- _Activity list_:
#1 List the linguistic parameters that the blog post about the Blinkist Signal says the author provided to the team.
#2 Extend the blog post about the Blinkist Signal, picking up right after its final line.
#### Passage shown
BLOG

Words swords words.

We got a FORGE 2022 Torchie Award!

Cheers to the Blinkist Signal, the GPT-3-driven editorial project I’ve been working on for the better part of 2022 with my colleagues from the Data Science & Business Insights and CRM team at Blinkist! The Signal just won a FORGE 2022 Torchie Award for Best Data Application of the Year!

The Signal aims to take current news events, contextualise them to Blinks of nonfiction titles that can provide more information, and serve up these insights directly to Blinkist members’ devices via push notifications. We scraped current news events, trained our internal GPT-3 model to write short notifications about them and an algorithm match a Blink relevant to the topic. The raw copy the GPT-3 generated wasn’t wrong, but it left a lot to be desired—and for anyone with knowledge about the corpus of source data (aka the Internet), it was easy to see that the model was regurgitating phrasing from both written news media and transcripts of radio and broadcast news items. Not awful, but also not ideal for creating the shortest and best-quality path to a good push notification—and in the Blinkist tone of voice, to boot.

To create a model for better quality, more variable phrasing fitting our brand voice, I worked with the team to provide linguistic parameters around channel-appropriate phrasing, repeatable substrates vs liquid/novel substrates, and tone-calibration. Key questions to guide the process included:

Is this characteristic of spoken speech, written speech, or both?
########
#### Supplied material
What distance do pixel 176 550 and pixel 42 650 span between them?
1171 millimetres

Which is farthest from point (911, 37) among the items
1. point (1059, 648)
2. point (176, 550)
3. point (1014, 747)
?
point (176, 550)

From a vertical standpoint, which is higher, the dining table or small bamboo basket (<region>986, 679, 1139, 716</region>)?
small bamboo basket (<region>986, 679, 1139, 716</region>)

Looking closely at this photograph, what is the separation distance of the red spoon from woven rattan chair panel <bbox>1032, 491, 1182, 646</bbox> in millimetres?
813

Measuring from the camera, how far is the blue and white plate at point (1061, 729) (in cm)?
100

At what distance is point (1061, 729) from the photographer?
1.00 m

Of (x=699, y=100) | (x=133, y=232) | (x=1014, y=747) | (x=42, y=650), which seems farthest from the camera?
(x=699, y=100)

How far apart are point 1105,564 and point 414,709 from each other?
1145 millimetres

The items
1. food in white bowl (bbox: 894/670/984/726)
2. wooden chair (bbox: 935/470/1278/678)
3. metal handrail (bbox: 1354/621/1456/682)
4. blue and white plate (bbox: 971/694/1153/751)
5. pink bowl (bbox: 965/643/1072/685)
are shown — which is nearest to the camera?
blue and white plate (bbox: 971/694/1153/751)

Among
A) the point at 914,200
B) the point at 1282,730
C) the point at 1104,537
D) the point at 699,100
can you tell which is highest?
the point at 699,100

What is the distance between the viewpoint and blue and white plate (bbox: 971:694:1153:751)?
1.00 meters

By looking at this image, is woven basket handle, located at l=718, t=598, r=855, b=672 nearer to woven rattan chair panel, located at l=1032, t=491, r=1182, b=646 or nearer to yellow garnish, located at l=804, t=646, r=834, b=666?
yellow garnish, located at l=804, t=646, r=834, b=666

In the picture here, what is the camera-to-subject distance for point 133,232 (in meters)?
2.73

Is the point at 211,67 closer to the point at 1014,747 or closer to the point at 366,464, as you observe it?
########
#### Supplied material
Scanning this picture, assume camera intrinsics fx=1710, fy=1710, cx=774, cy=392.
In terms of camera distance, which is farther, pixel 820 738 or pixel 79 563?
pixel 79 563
########
- _Answers provided_:
#1
- Channel-appropriate phrasing
- Repeatable substrates vs liquid/novel substrates
- Tone-calibration

#2
Push notifications are ideally a mix of both. Written speech to optimise for visual scanning patterns and information procession, but spoken speech to shorten the pathway to emotional identification and mode of processing specific to content on today’s devices.

How can we linguistically quantify the twist in the lede that provides the curiosity factor that the Signal hinges on?
This was perhaps the toughest question to answer since one could easily say that it’s a case by case basis. However, by analysing a sample of new stories over a longer period we were able to perceive trends in what’s commonly covered in our corpus sources vs what intersects with our library, the relative volume of titles in any one category in the library, and finally the “closeness” of connection of the source item vs what is returned as the best-fit title. From there we can create a corpus of phrasings with associated composite values that help to better select for curiosity-based phrasing.

The Signal is still running and we’re trying to determine what its overall scalability, impact, and potential for optimisation is. More to come!